For months, it has been building steam in the wings as one of Washington's most beguiling political and social dramas, and now the debate on the fate of American farmers and of the government programs that support them moves to center stage.

The House plans to start voting today on a 1985 farm bill, beginning with controversial amendments that would pay dairy farmers not to produce and would continue to prop up sugar producers. The Senate is scheduled to begin debate on its bill Oct. 15.

Through painful preliminaries in the House and Senate Agriculture committees, this debate has been as simple and complex as a legislative issue can be -- as simple as the price of a loaf of bread, as complex as the restructuring of America's great farm-production machine.

American farmers grow more food than the country can use or sell abroad. The questions are whether and how the public should pay to keep the food machine running, keep farmers on the land and, in a sense, sustain the way of life symbolized by agriculture.

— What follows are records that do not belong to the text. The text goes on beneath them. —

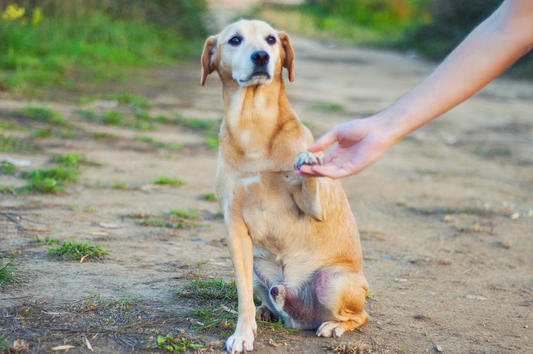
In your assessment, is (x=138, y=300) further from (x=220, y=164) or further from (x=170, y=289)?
(x=220, y=164)

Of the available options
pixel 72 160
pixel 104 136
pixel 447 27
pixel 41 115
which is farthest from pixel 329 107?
pixel 447 27

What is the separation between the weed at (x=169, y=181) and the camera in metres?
5.26

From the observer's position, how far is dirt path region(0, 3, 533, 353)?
Result: 2605mm

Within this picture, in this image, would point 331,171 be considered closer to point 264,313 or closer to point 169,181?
point 264,313

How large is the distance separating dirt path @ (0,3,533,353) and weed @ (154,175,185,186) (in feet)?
0.30

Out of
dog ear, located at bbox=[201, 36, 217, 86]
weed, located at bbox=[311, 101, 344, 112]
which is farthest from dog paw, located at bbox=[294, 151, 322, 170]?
weed, located at bbox=[311, 101, 344, 112]

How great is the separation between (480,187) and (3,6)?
9634 millimetres

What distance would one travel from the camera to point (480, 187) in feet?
19.4

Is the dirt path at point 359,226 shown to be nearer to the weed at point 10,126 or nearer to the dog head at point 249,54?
the weed at point 10,126

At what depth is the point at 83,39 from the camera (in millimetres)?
11266

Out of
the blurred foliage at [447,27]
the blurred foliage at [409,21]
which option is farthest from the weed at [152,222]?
the blurred foliage at [447,27]

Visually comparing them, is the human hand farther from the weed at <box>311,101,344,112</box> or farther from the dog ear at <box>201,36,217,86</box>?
the weed at <box>311,101,344,112</box>

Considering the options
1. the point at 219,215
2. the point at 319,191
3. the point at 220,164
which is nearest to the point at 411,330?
the point at 319,191

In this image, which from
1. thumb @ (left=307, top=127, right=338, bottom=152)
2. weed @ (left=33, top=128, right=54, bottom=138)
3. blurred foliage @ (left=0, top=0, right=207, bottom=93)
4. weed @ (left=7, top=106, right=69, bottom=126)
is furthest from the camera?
blurred foliage @ (left=0, top=0, right=207, bottom=93)
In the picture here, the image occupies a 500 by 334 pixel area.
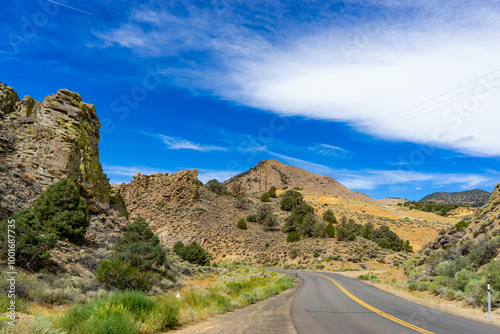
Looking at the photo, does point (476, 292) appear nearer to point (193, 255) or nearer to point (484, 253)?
point (484, 253)

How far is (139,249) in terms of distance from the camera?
17.5 metres

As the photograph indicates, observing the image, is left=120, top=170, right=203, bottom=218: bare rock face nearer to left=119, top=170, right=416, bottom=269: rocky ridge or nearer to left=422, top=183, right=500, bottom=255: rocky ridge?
left=119, top=170, right=416, bottom=269: rocky ridge

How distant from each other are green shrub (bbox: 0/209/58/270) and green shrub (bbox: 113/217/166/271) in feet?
13.5

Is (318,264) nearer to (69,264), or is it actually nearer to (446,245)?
(446,245)

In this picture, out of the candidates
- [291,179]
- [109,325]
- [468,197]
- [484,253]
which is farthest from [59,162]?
[468,197]

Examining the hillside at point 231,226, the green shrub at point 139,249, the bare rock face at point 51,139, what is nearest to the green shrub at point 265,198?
the hillside at point 231,226

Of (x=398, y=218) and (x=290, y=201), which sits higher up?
(x=290, y=201)

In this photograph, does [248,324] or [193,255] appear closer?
[248,324]

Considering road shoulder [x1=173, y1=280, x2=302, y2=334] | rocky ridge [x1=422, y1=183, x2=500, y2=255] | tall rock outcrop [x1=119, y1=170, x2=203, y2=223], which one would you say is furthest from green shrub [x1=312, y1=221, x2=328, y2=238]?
road shoulder [x1=173, y1=280, x2=302, y2=334]

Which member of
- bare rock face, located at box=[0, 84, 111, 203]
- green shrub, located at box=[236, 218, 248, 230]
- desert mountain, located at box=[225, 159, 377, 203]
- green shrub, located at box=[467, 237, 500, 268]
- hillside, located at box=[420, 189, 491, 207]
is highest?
desert mountain, located at box=[225, 159, 377, 203]

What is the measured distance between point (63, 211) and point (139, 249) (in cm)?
478

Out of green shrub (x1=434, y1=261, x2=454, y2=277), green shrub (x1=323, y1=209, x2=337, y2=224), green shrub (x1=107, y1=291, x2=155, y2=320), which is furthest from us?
green shrub (x1=323, y1=209, x2=337, y2=224)

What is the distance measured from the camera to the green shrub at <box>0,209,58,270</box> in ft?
36.3

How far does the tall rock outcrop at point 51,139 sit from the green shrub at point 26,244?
800cm
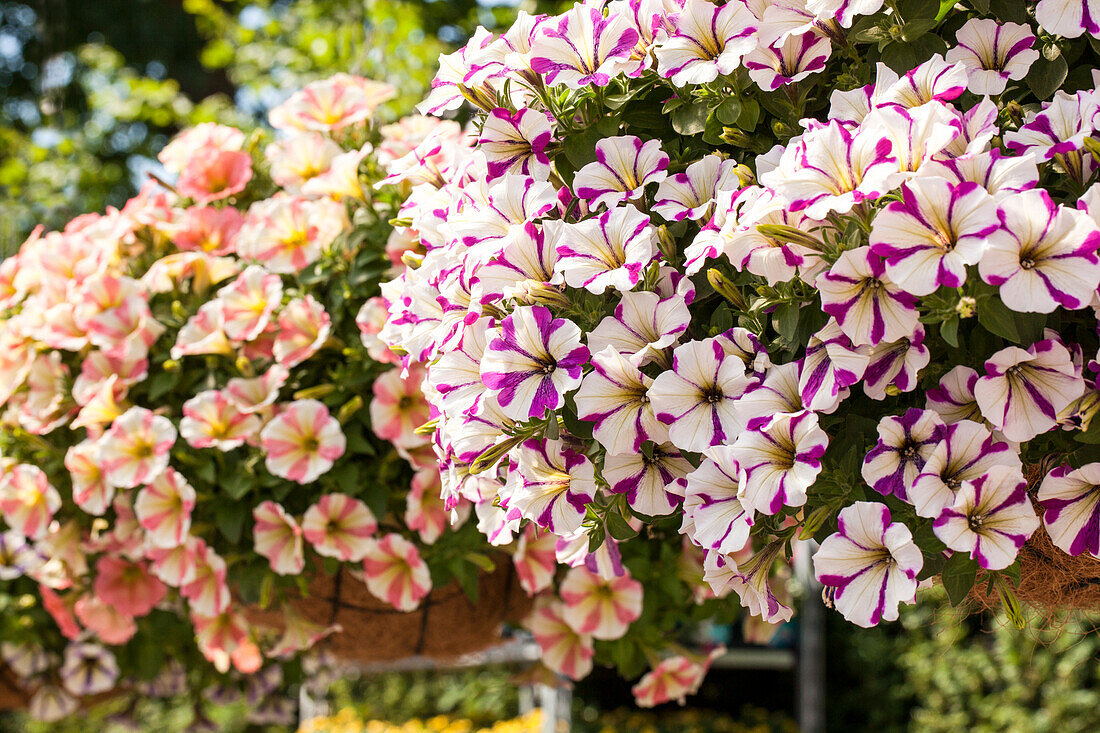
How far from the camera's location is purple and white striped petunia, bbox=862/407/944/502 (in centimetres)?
52

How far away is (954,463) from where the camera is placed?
1.66 feet

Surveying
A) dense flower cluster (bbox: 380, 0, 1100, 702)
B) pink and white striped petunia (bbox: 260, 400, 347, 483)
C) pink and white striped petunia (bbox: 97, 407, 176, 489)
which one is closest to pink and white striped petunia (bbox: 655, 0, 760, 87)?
dense flower cluster (bbox: 380, 0, 1100, 702)

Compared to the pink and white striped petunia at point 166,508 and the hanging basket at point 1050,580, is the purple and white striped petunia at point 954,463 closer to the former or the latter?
the hanging basket at point 1050,580

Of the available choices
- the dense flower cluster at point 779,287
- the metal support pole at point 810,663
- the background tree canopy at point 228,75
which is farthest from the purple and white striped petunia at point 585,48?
the metal support pole at point 810,663

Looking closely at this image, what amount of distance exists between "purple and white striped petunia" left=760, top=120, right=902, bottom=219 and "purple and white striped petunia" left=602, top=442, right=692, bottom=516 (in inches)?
7.1

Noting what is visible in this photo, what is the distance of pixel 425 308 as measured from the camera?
0.71 meters

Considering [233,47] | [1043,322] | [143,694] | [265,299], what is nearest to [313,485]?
[265,299]

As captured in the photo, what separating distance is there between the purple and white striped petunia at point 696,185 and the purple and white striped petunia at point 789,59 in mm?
55

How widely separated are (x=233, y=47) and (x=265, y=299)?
2.42m

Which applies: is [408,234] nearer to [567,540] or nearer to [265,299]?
[265,299]

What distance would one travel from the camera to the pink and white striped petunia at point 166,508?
0.92 metres

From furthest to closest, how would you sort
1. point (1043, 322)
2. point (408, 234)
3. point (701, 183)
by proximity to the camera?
point (408, 234) → point (701, 183) → point (1043, 322)

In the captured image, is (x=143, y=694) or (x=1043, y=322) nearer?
(x=1043, y=322)

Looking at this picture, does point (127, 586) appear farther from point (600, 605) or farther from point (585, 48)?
point (585, 48)
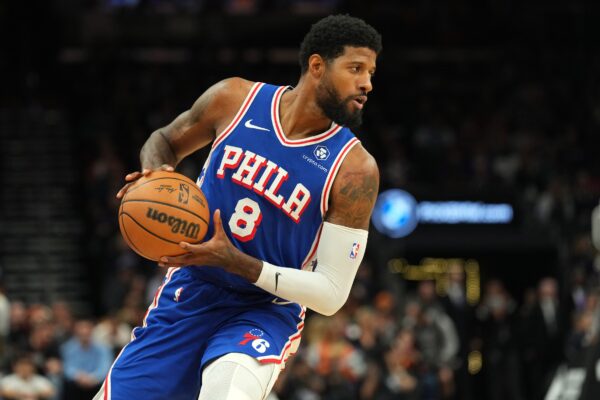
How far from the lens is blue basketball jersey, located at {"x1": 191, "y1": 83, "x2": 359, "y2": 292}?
18.3 feet

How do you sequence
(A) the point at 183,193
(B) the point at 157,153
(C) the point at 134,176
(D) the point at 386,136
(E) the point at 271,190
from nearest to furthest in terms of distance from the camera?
(A) the point at 183,193
(C) the point at 134,176
(E) the point at 271,190
(B) the point at 157,153
(D) the point at 386,136

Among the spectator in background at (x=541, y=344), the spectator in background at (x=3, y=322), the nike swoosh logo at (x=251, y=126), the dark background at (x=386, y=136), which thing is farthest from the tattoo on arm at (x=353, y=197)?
the spectator in background at (x=541, y=344)

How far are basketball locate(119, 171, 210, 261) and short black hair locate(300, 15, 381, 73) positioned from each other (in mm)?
944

The debate is punctuated by crushing economic problems on the farm. Bumper crops, combined with falling prices, collapsing sales abroad and a severe credit crunch, add an air of urgency.

The bottom line is money -- how much the government spends to fuel the machine, the consumer pays for food, the farmer receives for goods, the processor spends on raw ingredients. The debate, cutting through the rhetoric, is about how these costs are apportioned.

The Reagan administration contends that federal support must end now, requiring farmers to adjust to lower prices and diminished markets. The other side, which includes sizable numbers of Republicans, argues that the government put farmers in their present fix and must help extract them with compassion and generosity.

Two issues expected to surface early in House floor skirmishing illustrate the points:

*Dairy -- The committee is offering a complex plan that pays farmers not to produce, to reduce the milk, butter and cheese surplus that has cost the government more than $6 billion since 1981.

Supporters agree that milk prices would not decrease but that the farmers' pain of cutting output would be eased. Opponents say an easier, quicker way is to cut federal supports sharply, regardless of whether it means bankruptcy for some farmers.

*Sugar -- The committee wants to continue a program that props domestic sugar producers and keeps prices high through restrictions on less expensive imports.

Critics who want to scuttle the program say it threatens jobs in sugar refineries and candy factories and on the docks, while punishing Latin American allies who rely on sugar as a major source of income.

These and other farm-support issues promise heated argument in House and Senate. But the debate is driven by perhaps more immediate forces -- enormous crop surpluses pushing prices to low levels, the most farm foreclosures and country-bank failures since the Great Depression, collapsing export sales, high interest rates and falling land values that imperil the stability of thousands of farmers.

Wrangling over these issues in the Agriculture committees has been intense all year, with farm-state legislators torn between administration insistence that federal program spending be cut and their own perceptions that rural America can be kept strong only with greater federal support.

In the background is farm credit deterioration. The farmer-owned Farm Credit System holds about one-third of the $214 billion U.S. agricultural debt, and private farm lenders intend to seek federal financial aid to cover increasing amounts of bad farm debt.

Also influencing the debate is raw politics. With 22 Senate Republicans' seats to be contested next year, farm-state GOP incumbents have been extraordinarily leery of backing administration budget cuts.

The most striking example is Sen. Mark Andrews (R-N.D.), who, facing a reelection campaign, has consistently lined up with committee Democrats in insisting that federal farm spending not be cut.

Nevertheless, many congressional observers say a farm bill can do relatively little to unsnarl a U.S. agricultural machine that produces more than it can sell. They say monetary policy and the world economy, which in good times buys at least one-third of American farm output, have much to do with U.S. farm solvency.

As Sen. John Melcher (D-Mont.), a leader of Senate forces arguing strongly against administration efforts to cut federal supports, says:

"A group of us started from the premise that the situation for price correction -- improved farm income -- is beyond the scope of the bill, except to the extent that we could improve trade and food-aid provisions utilizing the surplus commodities that we have . . . . We have come part of the way on both items."

He and his allies, supported by Andrews, dominated Senate committee debate and, as the panel approved a farm bill last week, rolled over Chairman Jesse Helms (R-N.C.) and Majority Leader Robert J. Dole (R-Kan.) to produce a measure at least $9 billion over budget.

The administration calls the bill unacceptable.

"The brutal truth is that the times are so serious with low farm prices and the pressure of getting credit that there isn't any time for politics," Melcher said yesterday. "What we are trying to do is a minimum that has to be done, and it goes way beyond the farm economy into the national economy . . . . It is too serious, too critical to pay any attention to the administration."

Across Capitol Hill, Rep. Edward R. Madigan (R-Ill.), like many Republicans, has distanced himself from the administration's hard line on farm policy.

"There are two categories of people who are involved and are about to become involved," he said. "The first is people who are trying to develop a workable farm bill . . . to stabilize the farm economy. The second is people who think that is not possible to do and who are looking for votes to protect their rear ends at home."

Somewhere between those lines lies a 1985 farm bill.